To Baganda who want Baganda to elect a Muganda president

Recently, Uganda’s oldest political party, the Democratic Party (DP), held what they called a reconciliation meeting. This meeting was to call back all the prodigal sons and daughters and all those who saw no hope in the party and sought refuge in other parties.

One of the speakers at the meeting, Dr Abed Bwanika, the president of People’s Development Party, highlighted the fact that Baganda have not taken advantage of their big numbers to hold sway in Uganda’s politics. They have played a peripheral role as followers of those people from other regions vying for power.

Bwanika was especially vocal/critical of the support Baganda have lent former FDC presidential candidate Kizza Besigye on four occasions, all of which ended in failure. Bwanika’s comments point in the direction that for Baganda to make tangible and remarkable progress, they should start thinking about standing behind one of their own to lead Uganda.

The enduring argument being the political history of Uganda, which shows that the distribution of national resources favours the tribe of a president of the republic.

Since the president has the greatest say and hold on national resources, he decides how these are distributed. Practice shows that like charity, he usually begins at home. Whenever Uganda has elections, politicians and many Baganda have spoken out in great frustration about Baganda ignoring ‘their own in favour of other people.’ They claim that these very Baganda then blame Baganda leaders and politicians for leaving them to wallow in poverty and all the hardships that life throws at them.

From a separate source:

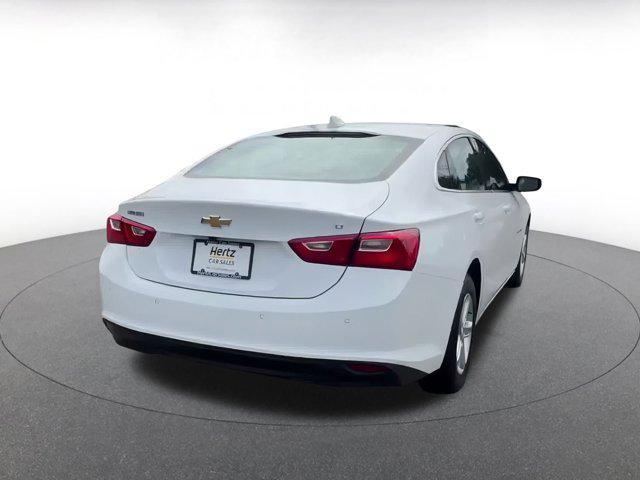 used 2024 Chevrolet Malibu car, priced at $16,947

In his essay, Going to the People; Amílcar Cabral’s Materialist Theory and Practice of Culture and Ethnicity, Amílcar Lopes da Costa Cabral says, “Always bear in mind that people are not fighting for ideas, for the things in anyone’s head. They are fighting to win material benefits so as to live better and in peace, to see their lives go forward, to guarantee the future of their children.”

He then adds that “it is not the existence of a race and ethnic group or anything of the kind that define the behaviour of a human aggregate. No, it is the social environment and the problems arising from the reactions to this environment and the reactions of the human beings in question. All this defines the behaviour of the human aggregate.”

For so many years, I have heard Baganda politicians and leaders talk about its glory born of the great ancient Kiganda history and culture as a rallying point.

Many Baganda, especially at social functions graced by Kabaka Ronald Muwenda Mutebi II, will respond positively to this discourse by turning out in large numbers. Yet in making political choices (where the Kabaka takes no sides), the people react almost negatively to it.

It is about Cabral’s message on material benefits. Political leadership, especially the type that borrows patronage from ethnicity, is built on foundations where the masses are financially secure or make choices of leaders based on calculations that present a promise of future economic and material security.

Especially after the 1966 crisis, (that ended Buganda Kingdom with a reasonable amount of political clout,) the hope for national leadership from Uganda dimmed. Political persecution made many lose the appetite for politics. The period of Idi Amin from 1971-1979, saw many either lying low or fleeing to exile.

The ‘defining moment’ for political leadership from Buganda was the 1981-86 bush war that brought the NRM to power. It destroyed agriculture, the main source of income and prosperity in Buganda. The cooperatives that helped with good pricing and value addition followed suit. Many Baganda were left holding barely productive land as their last valuable asset. A lot has since been sold off to educate children whose chance of getting gainful employment is very minimal.

Many have taken to living from hand to mouth - riding boda bodas, taking to sports betting, being in disguised unemployment in the urban areas or going overseas to sell their labour. Such a group form a weak base or foundation because they will barely find the financial resources to support one of their own even if they have good ideas.

On the other hand, the business class that may pool resources to support a serious Muganda candidate have a debt of loyalty to those in power and risk losing that privilege if they rise to offer leadership or support anyone other than the one who offered them the opportunity to prosper and has the tools to reverse that prosperity. So you have poor leaders, who can’t support their people and poor people who can’t support their leaders.

‘Realistically’ Baganda are left to choose from those with presumably good money and clout like Besigye and Amama Mbabazi, who ‘fell out with their brothers’ after hitherto using their opportunities well to have unshakable financial security that can take the shocks of economic sabotage by those in government.

They have the added advantage if they have a military or militant background for they offer the hope that they may one day mobilise people to counter the NRM, whose greatest strength is its claim to mastering violence as a political tool.